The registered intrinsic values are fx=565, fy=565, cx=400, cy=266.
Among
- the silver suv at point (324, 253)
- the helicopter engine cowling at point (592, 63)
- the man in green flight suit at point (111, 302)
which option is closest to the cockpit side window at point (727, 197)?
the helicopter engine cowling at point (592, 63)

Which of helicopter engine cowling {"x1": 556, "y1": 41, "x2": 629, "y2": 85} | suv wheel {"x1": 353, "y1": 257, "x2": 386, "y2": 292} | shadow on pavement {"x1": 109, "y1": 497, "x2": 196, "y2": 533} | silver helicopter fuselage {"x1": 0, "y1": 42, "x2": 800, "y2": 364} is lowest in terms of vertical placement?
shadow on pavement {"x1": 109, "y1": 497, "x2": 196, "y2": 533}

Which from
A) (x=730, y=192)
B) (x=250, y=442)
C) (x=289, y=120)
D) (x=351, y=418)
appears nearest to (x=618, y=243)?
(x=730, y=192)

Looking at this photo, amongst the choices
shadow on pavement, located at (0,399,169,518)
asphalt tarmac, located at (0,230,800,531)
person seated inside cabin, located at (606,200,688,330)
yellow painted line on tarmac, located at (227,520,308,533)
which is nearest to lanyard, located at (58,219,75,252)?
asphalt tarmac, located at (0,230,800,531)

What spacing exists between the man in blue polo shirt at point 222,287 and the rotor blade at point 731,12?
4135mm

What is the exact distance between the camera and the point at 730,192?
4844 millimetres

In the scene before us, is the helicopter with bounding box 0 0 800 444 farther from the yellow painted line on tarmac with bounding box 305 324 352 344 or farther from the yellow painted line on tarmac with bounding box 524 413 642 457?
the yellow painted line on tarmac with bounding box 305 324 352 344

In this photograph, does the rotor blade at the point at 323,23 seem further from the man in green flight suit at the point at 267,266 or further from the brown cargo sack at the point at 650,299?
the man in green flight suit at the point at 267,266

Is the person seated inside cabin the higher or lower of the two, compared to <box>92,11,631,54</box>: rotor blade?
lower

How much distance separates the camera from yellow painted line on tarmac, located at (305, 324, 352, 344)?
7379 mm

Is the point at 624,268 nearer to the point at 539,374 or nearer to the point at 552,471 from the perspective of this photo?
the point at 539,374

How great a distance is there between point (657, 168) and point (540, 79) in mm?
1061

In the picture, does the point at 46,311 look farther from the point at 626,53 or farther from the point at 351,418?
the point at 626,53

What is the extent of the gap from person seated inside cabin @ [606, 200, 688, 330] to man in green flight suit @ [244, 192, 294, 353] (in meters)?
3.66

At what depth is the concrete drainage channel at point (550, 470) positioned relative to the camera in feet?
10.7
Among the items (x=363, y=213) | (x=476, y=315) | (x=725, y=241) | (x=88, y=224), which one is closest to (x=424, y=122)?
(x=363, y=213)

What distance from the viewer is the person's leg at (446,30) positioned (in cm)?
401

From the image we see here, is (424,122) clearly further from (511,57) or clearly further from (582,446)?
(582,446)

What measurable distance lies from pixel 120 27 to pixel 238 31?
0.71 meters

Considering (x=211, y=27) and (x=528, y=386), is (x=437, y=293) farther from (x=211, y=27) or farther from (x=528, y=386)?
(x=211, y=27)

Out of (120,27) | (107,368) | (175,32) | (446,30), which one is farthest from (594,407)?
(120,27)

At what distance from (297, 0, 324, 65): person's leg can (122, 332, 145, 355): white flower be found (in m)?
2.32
########################################
Reescreva todas as linhas dos dados acima como uma lista numerada, sem incluir as linhas em branco.

RESOLUÇÃO
1. The registered intrinsic values are fx=565, fy=565, cx=400, cy=266.
2. Among
3. - the silver suv at point (324, 253)
4. - the helicopter engine cowling at point (592, 63)
5. - the man in green flight suit at point (111, 302)
6. which option is closest to the cockpit side window at point (727, 197)?
7. the helicopter engine cowling at point (592, 63)
8. Which of helicopter engine cowling {"x1": 556, "y1": 41, "x2": 629, "y2": 85} | suv wheel {"x1": 353, "y1": 257, "x2": 386, "y2": 292} | shadow on pavement {"x1": 109, "y1": 497, "x2": 196, "y2": 533} | silver helicopter fuselage {"x1": 0, "y1": 42, "x2": 800, "y2": 364} is lowest in terms of vertical placement?
9. shadow on pavement {"x1": 109, "y1": 497, "x2": 196, "y2": 533}
10. Which from
11. A) (x=730, y=192)
12. B) (x=250, y=442)
13. C) (x=289, y=120)
14. D) (x=351, y=418)
15. appears nearest to (x=618, y=243)?
16. (x=730, y=192)
17. Looking at this photo, amongst the choices
18. shadow on pavement, located at (0,399,169,518)
19. asphalt tarmac, located at (0,230,800,531)
20. person seated inside cabin, located at (606,200,688,330)
21. yellow painted line on tarmac, located at (227,520,308,533)
22. which is nearest to lanyard, located at (58,219,75,252)?
23. asphalt tarmac, located at (0,230,800,531)
24. What spacing exists between the man in blue polo shirt at point 222,287 and the rotor blade at point 731,12?
25. 4135mm
26. What is the exact distance between the camera and the point at 730,192?
27. 4844 millimetres
28. In the scene before us, is the helicopter with bounding box 0 0 800 444 farther from the yellow painted line on tarmac with bounding box 305 324 352 344 or farther from the yellow painted line on tarmac with bounding box 524 413 642 457?
29. the yellow painted line on tarmac with bounding box 305 324 352 344
30. In this photograph, does the rotor blade at the point at 323,23 seem further from the man in green flight suit at the point at 267,266 or further from the brown cargo sack at the point at 650,299?
31. the man in green flight suit at the point at 267,266
32. Is the person seated inside cabin the higher or lower of the two, compared to <box>92,11,631,54</box>: rotor blade?
33. lower
34. How much distance separates the camera from yellow painted line on tarmac, located at (305, 324, 352, 344)?
35. 7379 mm
36. Is the point at 624,268 nearer to the point at 539,374 or nearer to the point at 552,471 from the perspective of this photo?
37. the point at 539,374
38. How great a distance is there between point (657, 168) and point (540, 79) in mm?
39. 1061
40. In the picture, does the point at 46,311 look farther from the point at 626,53 or farther from the point at 351,418?
41. the point at 626,53
42. What is the extent of the gap from person seated inside cabin @ [606, 200, 688, 330] to man in green flight suit @ [244, 192, 294, 353] (in meters)?
43. 3.66
44. At what depth is the concrete drainage channel at point (550, 470) positioned relative to the camera in feet?
45. 10.7
46. Among the items (x=363, y=213) | (x=476, y=315) | (x=725, y=241) | (x=88, y=224), which one is closest to (x=424, y=122)?
47. (x=363, y=213)
48. What distance from the viewer is the person's leg at (446,30) positioned (in cm)?
49. 401
50. From the image we see here, is (424,122) clearly further from (511,57) or clearly further from (582,446)?
51. (582,446)
52. What measurable distance lies from pixel 120 27 to pixel 238 31?
53. 0.71 meters
54. Considering (x=211, y=27) and (x=528, y=386), is (x=437, y=293) farther from (x=211, y=27) or farther from (x=528, y=386)?
55. (x=211, y=27)
56. Out of (120,27) | (107,368) | (175,32) | (446,30), which one is farthest from (594,407)?
57. (120,27)
58. At what distance from (297, 0, 324, 65): person's leg can (122, 332, 145, 355): white flower be found (in m)?
59. 2.32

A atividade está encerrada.